(Text under study)
The Apocalypse of Education

This text is another translation excerpted from an article by Catalin Avramescu in a magazine called 22 (no. 804, 2-8 August 2005). I get a weekly series of newspaper and magazine clippings via email, including a ‘no comment’ piece which I find particularly interesting from someone called Alin Cristea. Details upon request. I got this piece as “no comment 33” and it included a photo of an iPod advertisement.

“The young people I saw, 150 in six days of interviews, did not represent the average product of Romanian education but were, most of them, over that level. They had been selected out of almost 200 candidates who applied to one of the most competitive sections at the University of Bucharest, and the interview took place in English. Forty state-funded scholarships were on offer. Three quarters of them intend to pursue a career in diplomacy. We are therefore not talking about your average graduate.

“Despite all this, what I have heard during this six-day interval does not leave room for any doubt. We are witnessing, in this country—and I am measuring my words—the Apocalypse of education.

“The first thing that shocked me in these young people is that, literally, many of them did not know what is going on. One of the fundamental purposes of any general education institution is to bring people to that state where they understand something about their place in the physical and social universe. However, it was hard to discover even traces of any knowledge of geography among the candidates to a faculty whose subject is politics, a science which studies states, usually. One places Japan in the Indian Ocean, another things Egypt is in Central America. A young lady does not know any cities in France, other than Paris, because she traveled directly to that place by bus, and another, who took part in a seminar organized in the building of the Hungarian Parliament, has no idea whether that location is in Buda or in Pest. And it’s not just physical geography that poses problems. Asked whether she can mention a few of the poorest countries in the world, a candidate suggests Kuwait, Bulgaria and Tasmania. Requested to indicate a few inventions that had an impact on politics in the last century, another candidate opts for the iPod, because the small portable player from Apple “allows us to always take information with us.” We will soon all need one, it seems.
(End Text under study)
### Work to complete
In the excerpt on Romanian education, why does the writer say the interviewed students were above the average product of the country's schooling? Answer in one to three sentences.
(Available data)
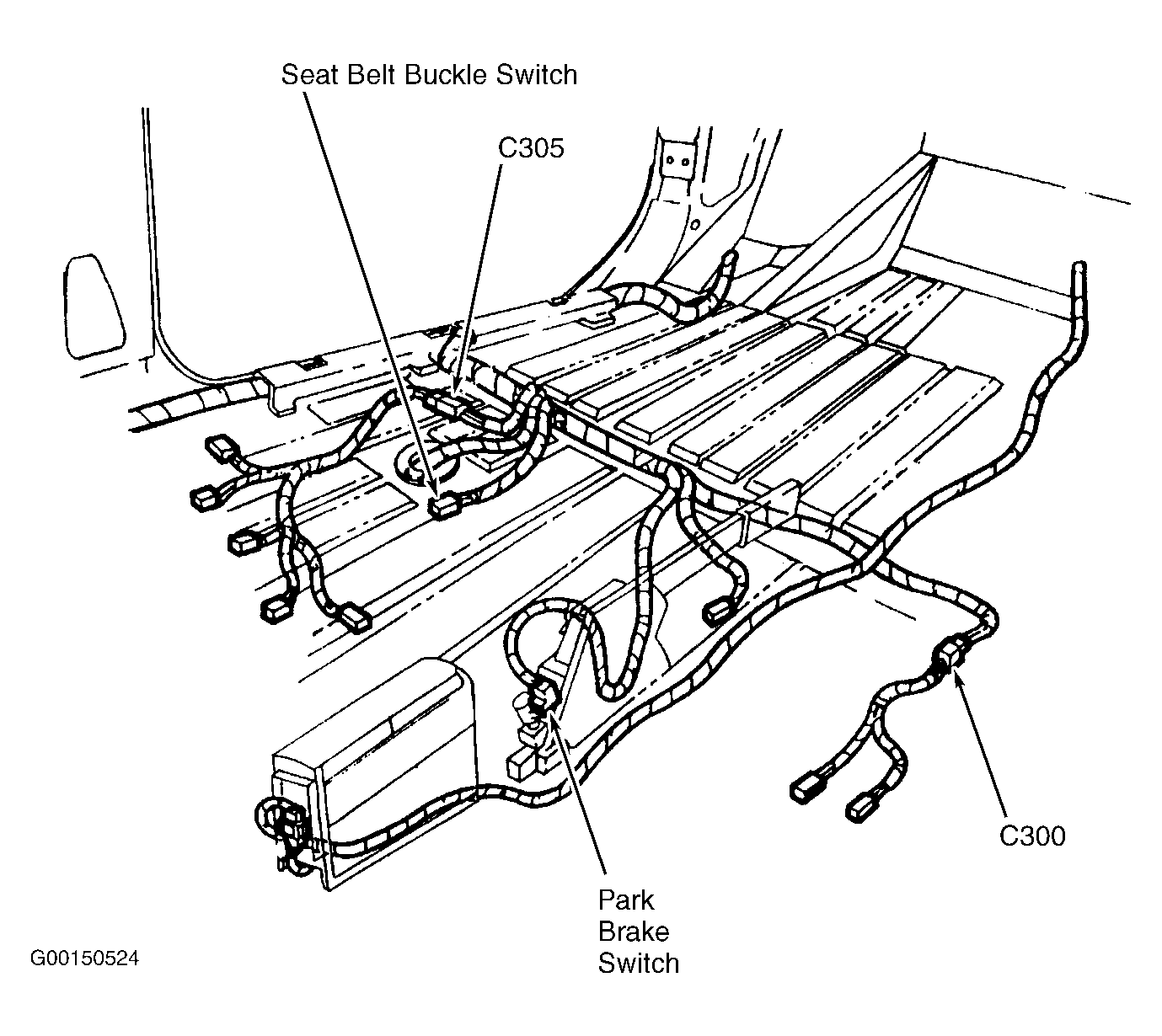 Seat Belt Buckle Switch

C305

C300

Park
Brake
Switch

G00150524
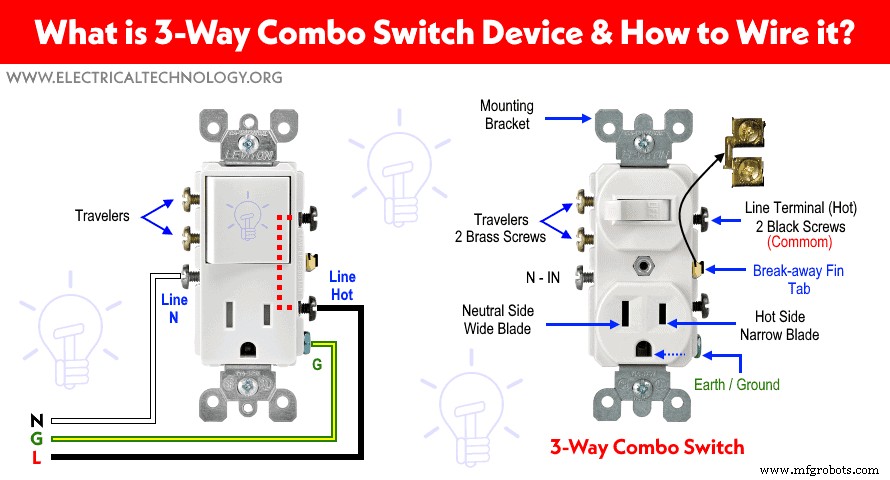 What is 3-Way Combo Switch Device & How to Wire it?

WWW.ELECTRICALTECHNOLOGY.ORG

LEVITON

Travelers

Line N

Line Hot

G

N
G
L

Mounting Bracket

Travelers 2 Brass Screws

N - IN

Neutral Side Wide Blade

Line Terminal (Hot) 2 Black Screws (Commom)

Break-away Fin Tab

Hot Side Narrow Blade

Earth / Ground

3-Way Combo Switch

www.mfgrobots.com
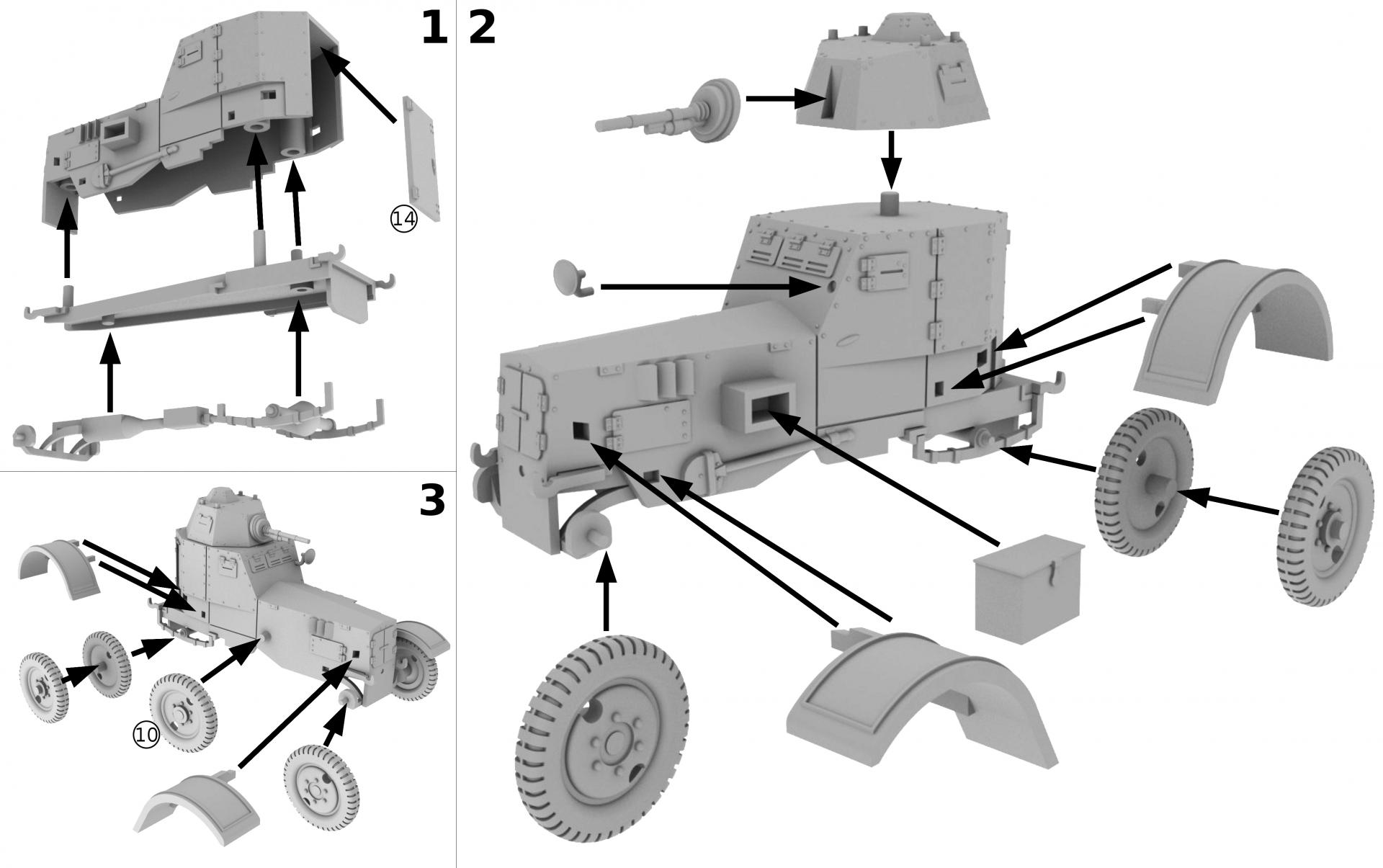 1

⑭

2

3

⑩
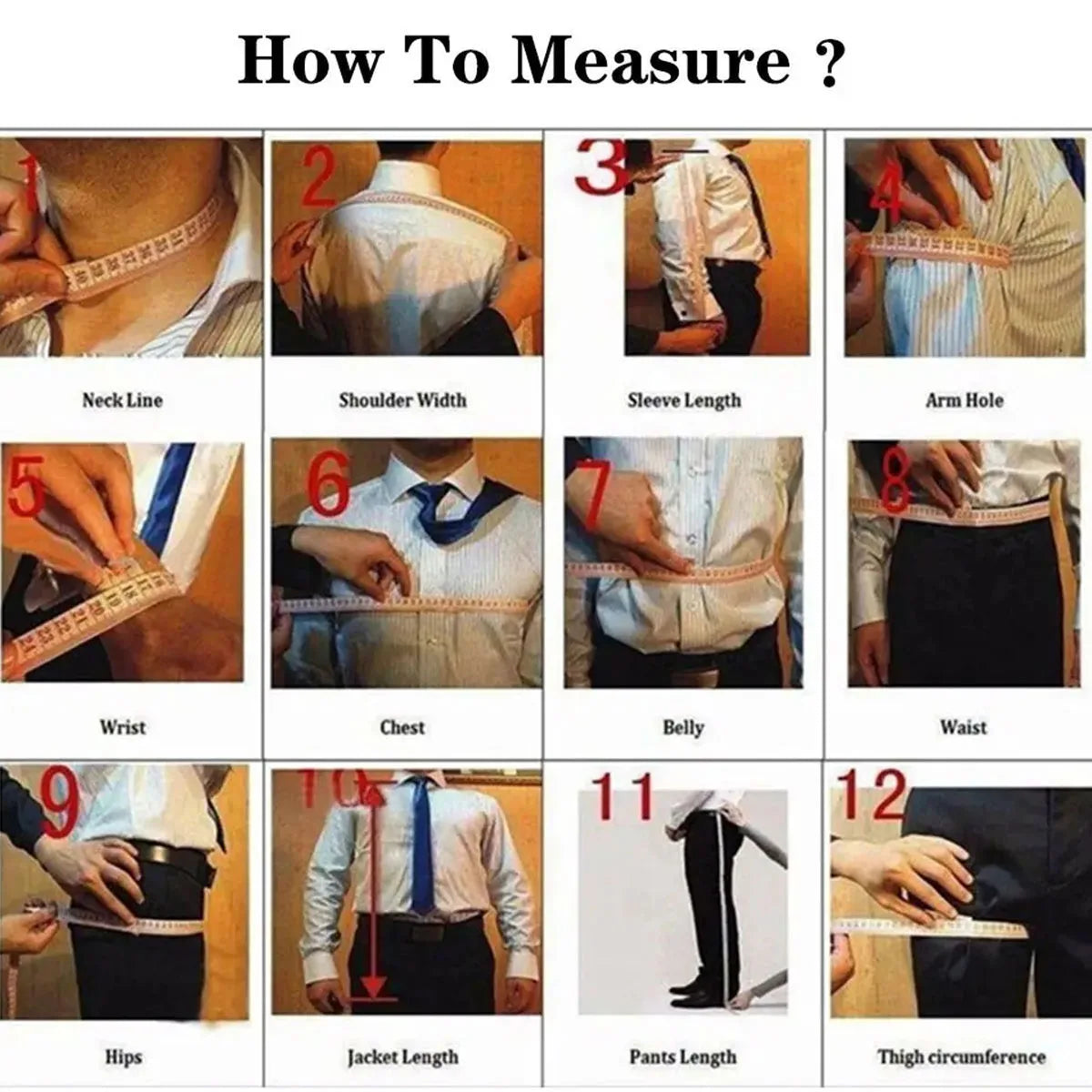 How To Measure ?

1
Neck Line

2
Shoulder Width

3
Sleeve Length

4
Arm Hole

5
Wrist

6
Chest

7
Belly

8
Waist

9
Hips

10
Jacket Length

11
Pants Length

12
Thigh circumference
(End Available data)
### Exercise answer
They had been selected from almost 200 candidates applying to one of the most competitive sections at the University of Bucharest, with the interview held in English and forty state-funded scholarships on offer. Three quarters of them also intended to pursue a career in diplomacy.